The old man’s deep voice belies his frail appearance. “I’ve missed your wit, boy.”

  “And I yours, Your Majesty.” Musa’s voice is sincere. He pointedly doesn’t look at Eleiba.

  “Laia of Serra.” The crown princess ignores her husband—husband! “Welcome to Adisa. Long have we wished to meet you.”

  Long have you wished to kill me, you mean. Hag. My irritation must show on my face, because Musa gives me a warning glance before dropping into a deep bow. Reluctantly, I emulate him. The lines around Nikla’s mouth tighten.

  Oh skies. How can I speak to a king? I’m no one. How can I convince him of anything?

  The king gestures for us to rise. “I knew your parents, Laia of Serra,” he says. “You have your father’s beauty. Handsome as a jinn, that one. No fire in him though. Not like the Lioness.” Irmand looks at me with interest. “Well, daughter of Mirra, you have a request? In honor of your late mother, who was a friend and ally for long years, I will hear it.”

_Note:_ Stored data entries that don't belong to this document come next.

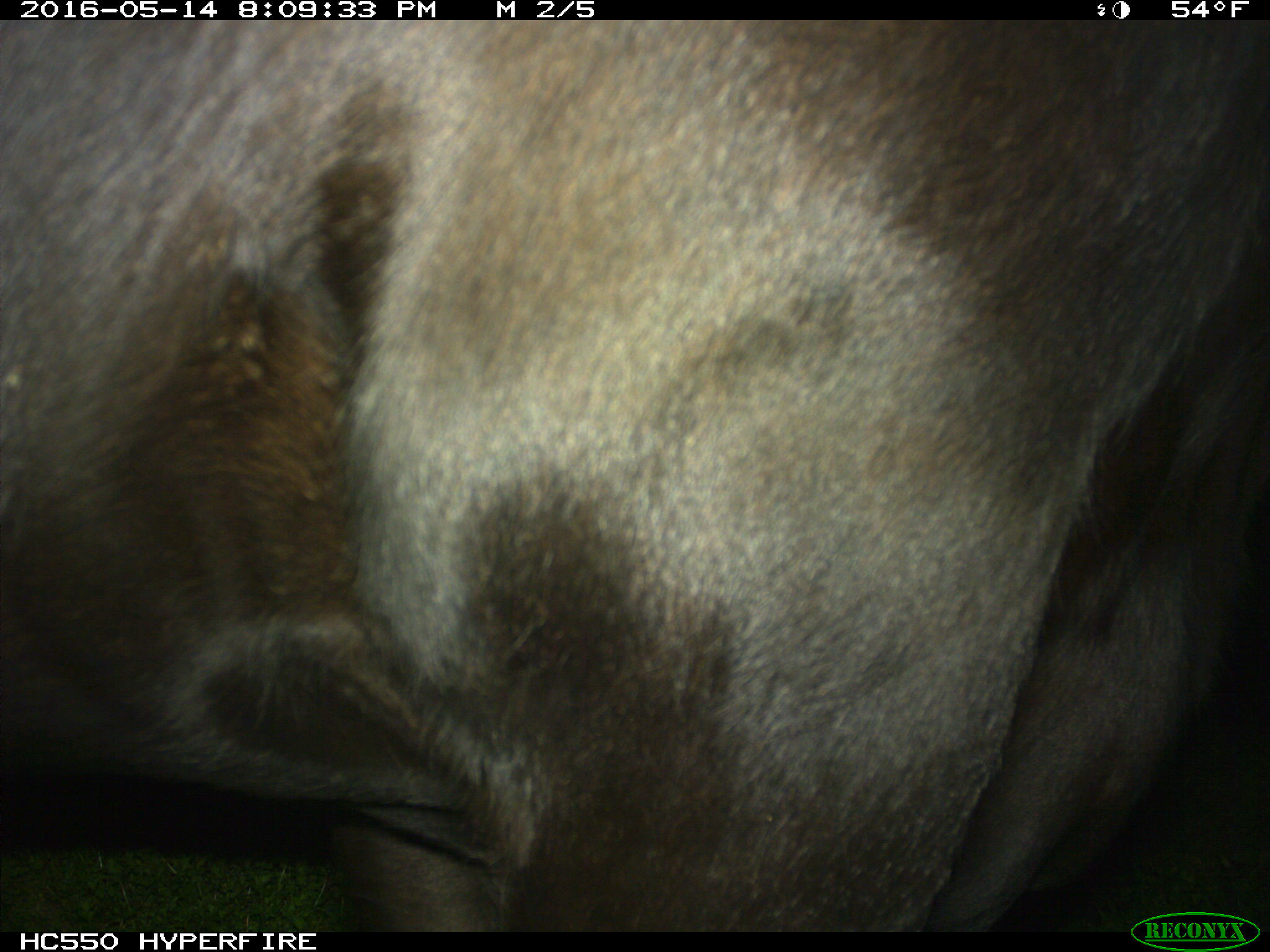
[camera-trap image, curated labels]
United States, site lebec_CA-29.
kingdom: Animalia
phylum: Chordata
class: Mammalia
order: Artiodactyla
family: Bovidae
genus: Bos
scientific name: Bos taurus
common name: domestic cow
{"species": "Bos taurus (domestic cow)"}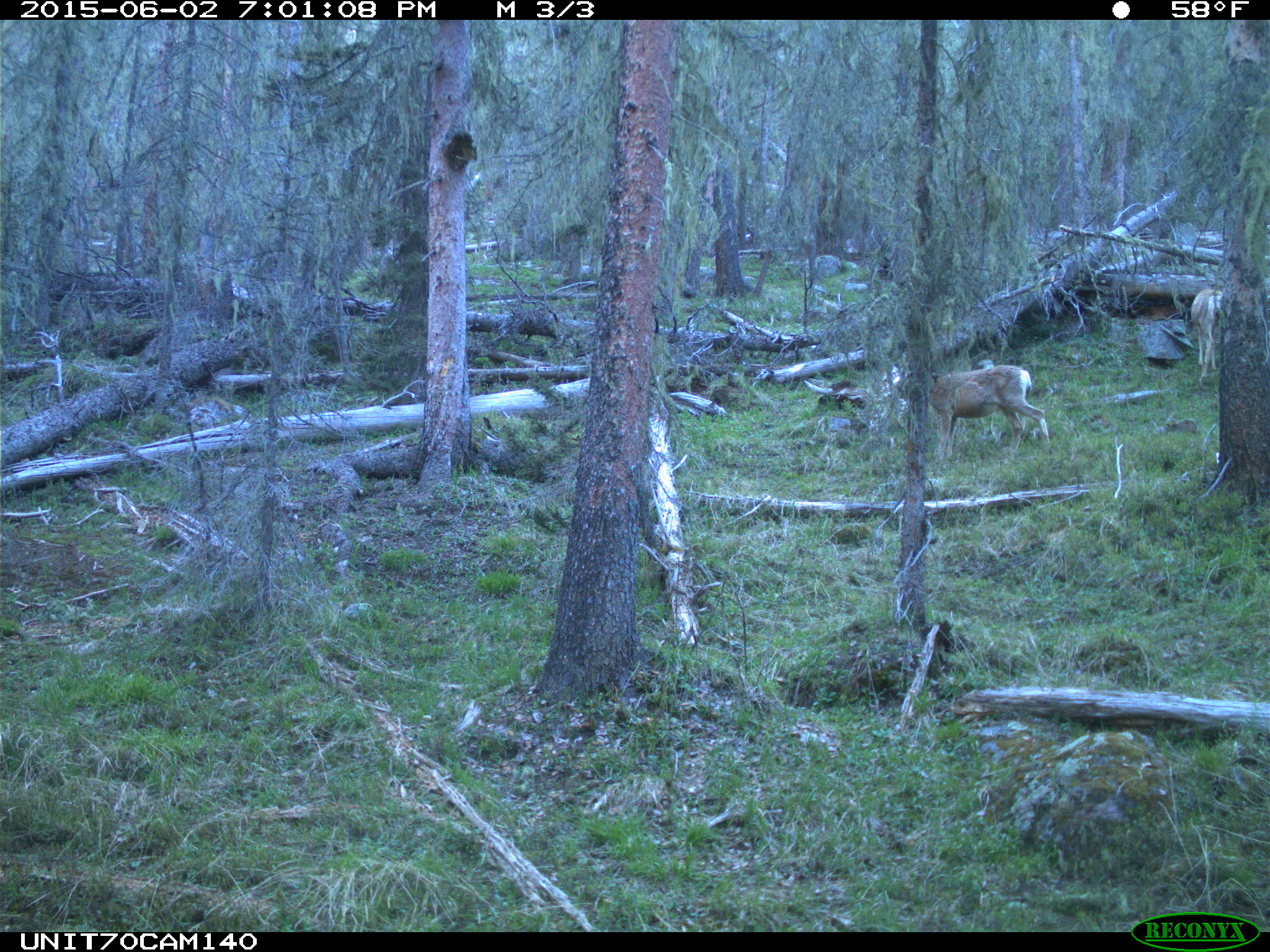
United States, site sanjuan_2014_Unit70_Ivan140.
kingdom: Animalia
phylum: Chordata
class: Mammalia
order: Artiodactyla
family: Cervidae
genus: Odocoileus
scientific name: Odocoileus hemionus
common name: mule deer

  Princes Nikla barely suppresses a grimace at the words friend and ally, and her dark eyes glint. My ire rises as I think of the things she said about my mother. As I remember what children in the city were saying about the Lioness. Nikla’s stare bores into me, a challenge writ there. Behind her, something dark and furtive flits behind one of the rose quartz pillars—a ghul.

  A reminder of the darkness we face, one that makes me square my shoulders and meet the king’s gaze. I am not no one. I am Laia of Serra, and in this moment, I am the only voice my people have.

  “The Scholars suffer needlessly, Your Majesty,” I say. “And you can stop it.”

  I tell him of the fire in the refugee camp. Of all that the Scholars have lost. I tell him of the Empire’s war on my people, the Commandant’s genocide, the horrors of Kauf. And then, though Musa warned me not to, I speak of the Nightbringer. I am a Kehanni in this moment. And I must make them believe.